Directions> Report every line of the material below that contains the word "stone", copying each one in full.

Data entries>

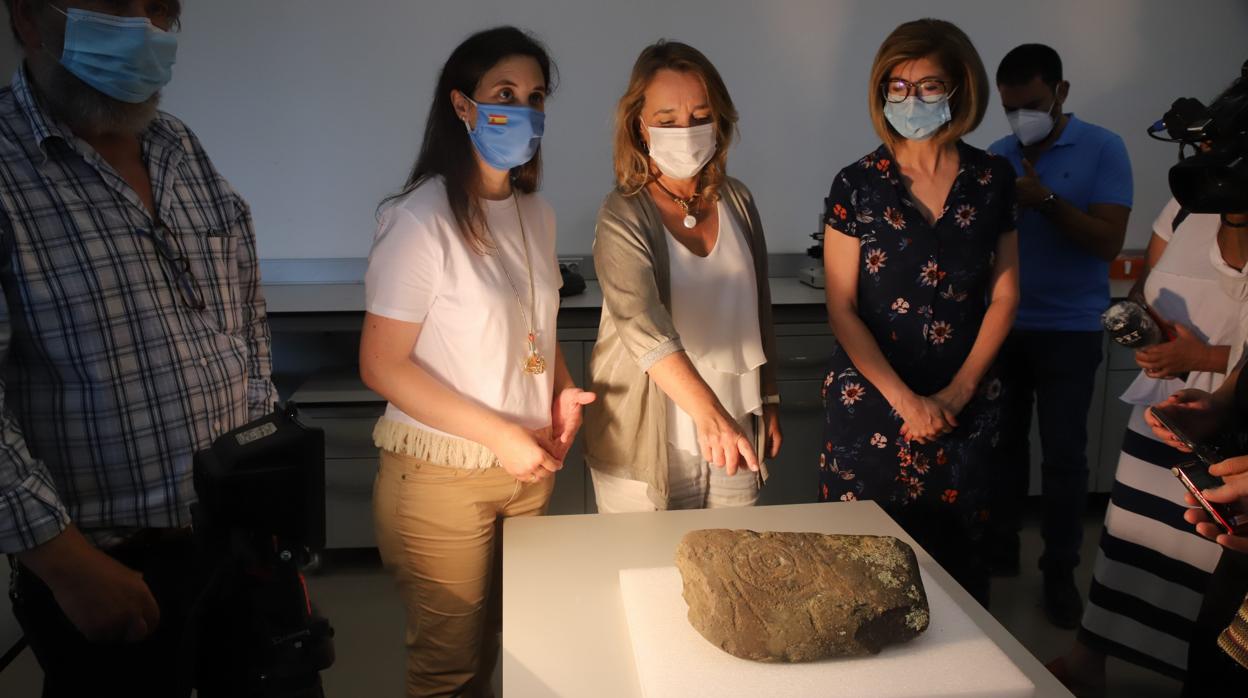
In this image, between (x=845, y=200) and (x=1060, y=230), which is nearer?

==

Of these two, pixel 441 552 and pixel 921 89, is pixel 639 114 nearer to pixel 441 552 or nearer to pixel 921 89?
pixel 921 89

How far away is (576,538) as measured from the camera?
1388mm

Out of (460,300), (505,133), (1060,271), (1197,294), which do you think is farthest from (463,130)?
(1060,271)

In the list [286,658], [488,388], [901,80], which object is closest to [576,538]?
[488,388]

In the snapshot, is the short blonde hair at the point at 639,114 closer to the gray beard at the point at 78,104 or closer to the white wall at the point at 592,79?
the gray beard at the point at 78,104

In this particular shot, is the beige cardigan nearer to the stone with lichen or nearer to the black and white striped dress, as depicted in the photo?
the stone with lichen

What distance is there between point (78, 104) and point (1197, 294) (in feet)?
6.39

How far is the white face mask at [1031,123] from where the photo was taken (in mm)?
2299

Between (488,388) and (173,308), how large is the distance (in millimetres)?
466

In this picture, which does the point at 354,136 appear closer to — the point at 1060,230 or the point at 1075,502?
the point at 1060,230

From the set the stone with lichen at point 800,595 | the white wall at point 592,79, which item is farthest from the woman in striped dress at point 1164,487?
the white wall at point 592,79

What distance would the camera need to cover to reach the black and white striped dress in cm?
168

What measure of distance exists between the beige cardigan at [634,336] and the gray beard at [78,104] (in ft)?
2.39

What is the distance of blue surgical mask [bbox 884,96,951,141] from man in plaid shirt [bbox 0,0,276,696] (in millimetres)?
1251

Problem solution>
In this particular shot, is the beige cardigan nearer to the stone with lichen or nearer to the black and white striped dress, as depicted in the photo?
the stone with lichen
From the set the stone with lichen at point 800,595 | the white wall at point 592,79, which item is farthest from the woman in striped dress at point 1164,487?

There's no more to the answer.